Empire Arrow was built by the New York Shipbuilding Corporation in Camden, New Jersey. The tanker was ordered on March 1, 1920. Her keel was laid on September 14 as hull number 261. Empire Arrow was launched on May 24, 1921, sponsored by Mrs. C.M. Higgins. The tanker was finally completed in September. She was the last ship built on South Yard Shipway No 2.

The tanker was assigned the US official number 221600 and the code letters MDOT, though she would only use those until 1934, when they were replaced by KDUG.

=== Specifications ===
Empire Arrow was 468.3 ft long, 62.7 ft wide, and had a depth of 32.0 ft. She was 8,046 gross register tons and 4,960 net register tons. The tanker was powered by a quadruple expansion steam engine of 625 hp built by New York Shipbuilding Corporation. The cylinders were 24, 36, 51 and 75 inches (610, 914, 1,295 and 1,905 mm) in diameter and the stroke was 51 in. The engine drove a single screw. She was capable of 10.5 kn.

== Service history ==
Empire Arrows first voyages were complete circumnavigations, sailing from both the east and west coasts of the United States while bound for the Philippines, China, Japan, and other destinations in East Asia. The tanker refueled and reloaded her cargo in the Dutch East Indies before conducting backhauls to mainland Europe and the United Kingdom. She was withdrawn from foreign service in 1933, carrying oil from Beaumont, Texas, to New York City.

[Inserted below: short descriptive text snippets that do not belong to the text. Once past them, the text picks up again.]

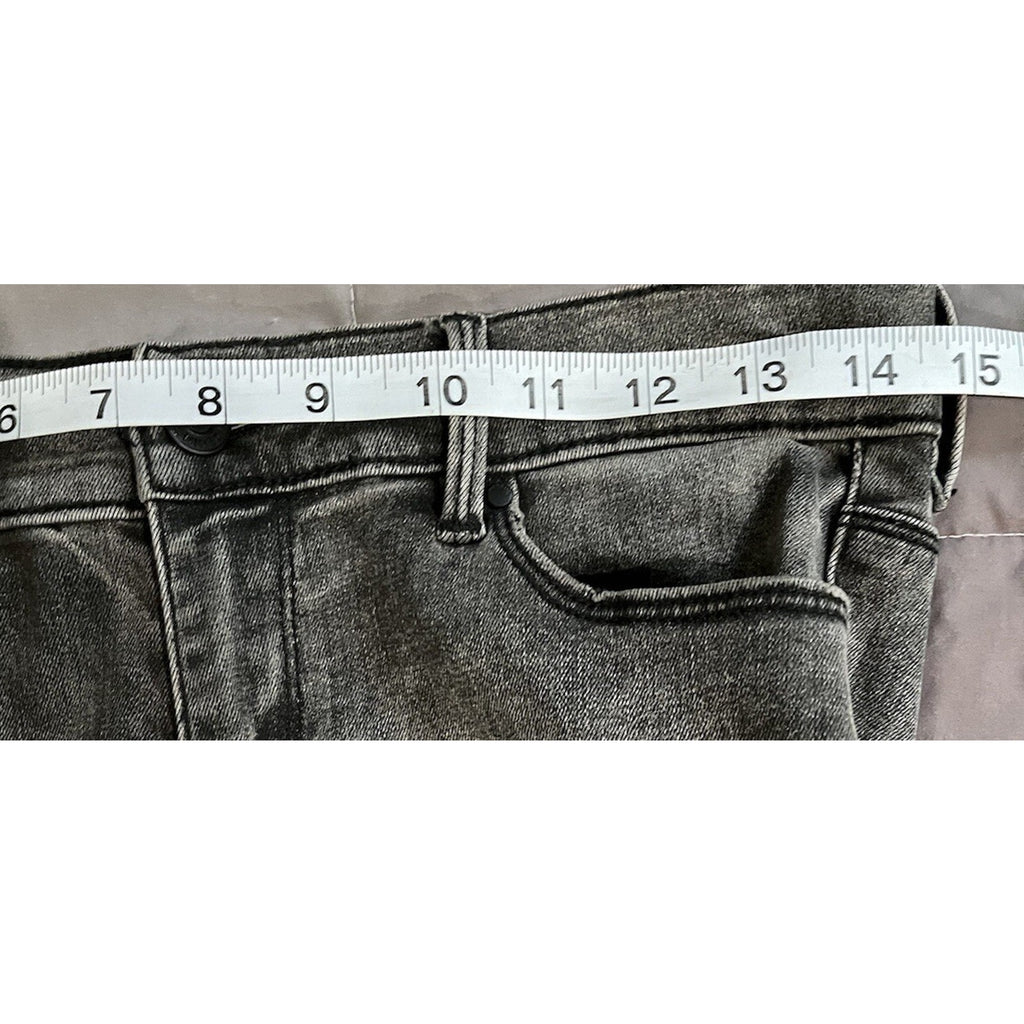 PacSun Jeans Womens 27 Dark Gray Ankle Jegging Distressed Cropped Stretch Denim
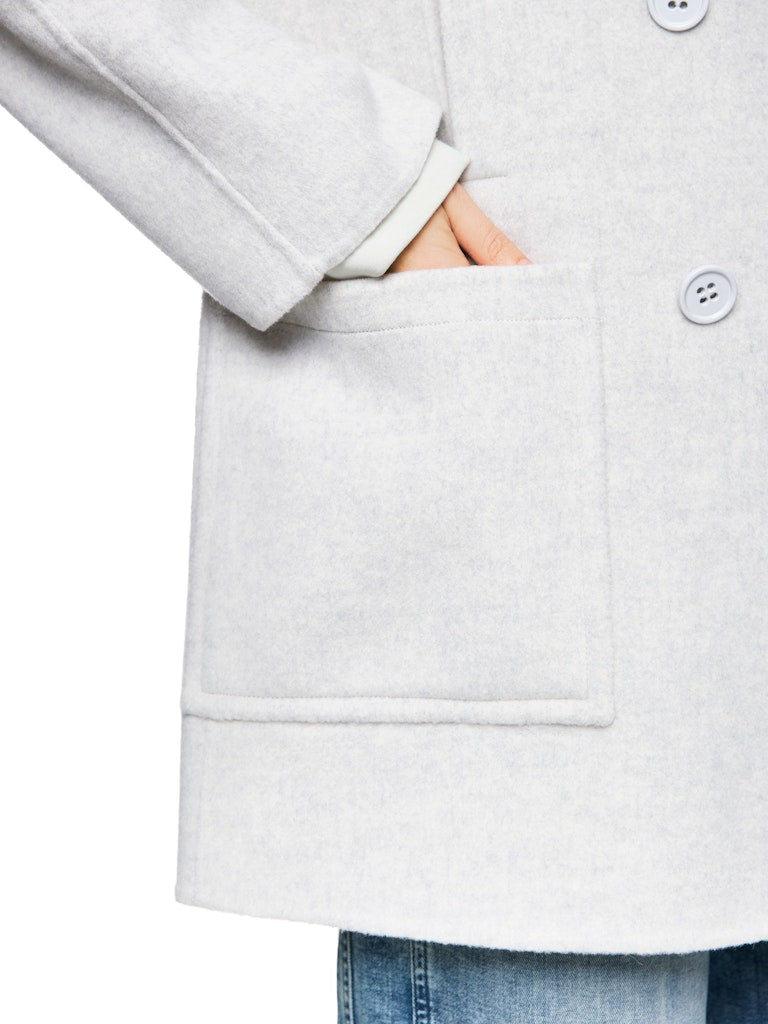 Mantel aus 100 % Wolle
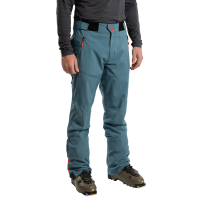 La Sportiva Crossridge Softshell Men's Pants, Hurricane/Cherry Tomato, 2XS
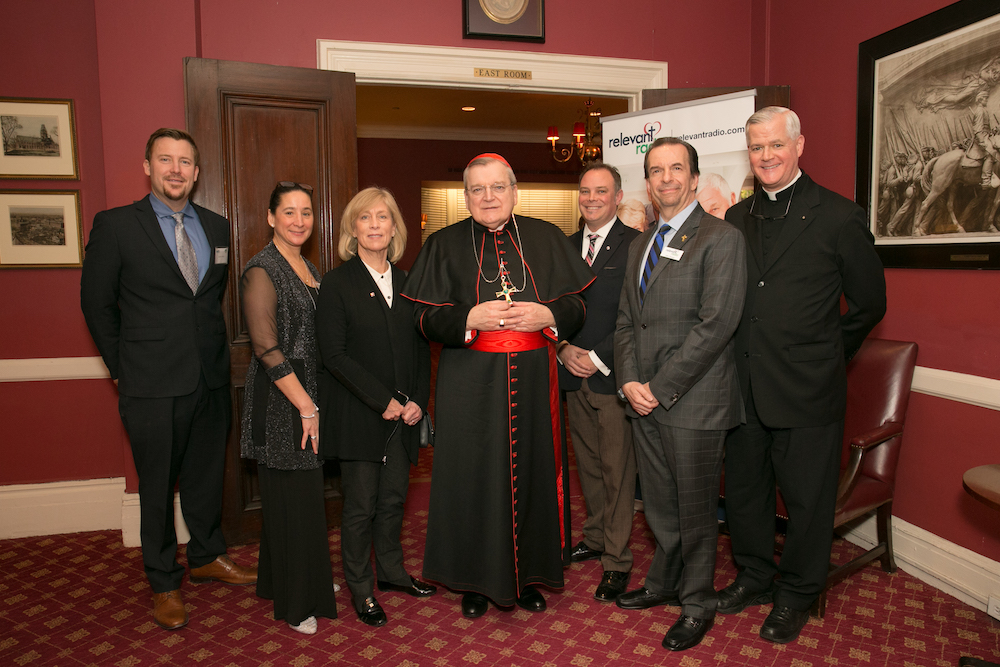 Cardinal Burke with Relevant Radio associates and others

The tanker was in the waters off of New England in 1938 when a hurricane struck, severely damaging her.

Empire Arrow was sold for her steel to the Northern Metals Company in December 1938. She was scrapped in Philadelphia, Pennsylvania, after she arrived on January 10, 1939.

=== Ownership ===
Empire Arrow was built for the Standard Transportation Company In 1931, she was transferred to the Standard-Vacuum Transportation Company. In 1934, she was transferred to the Socony-Vacuum Oil Company.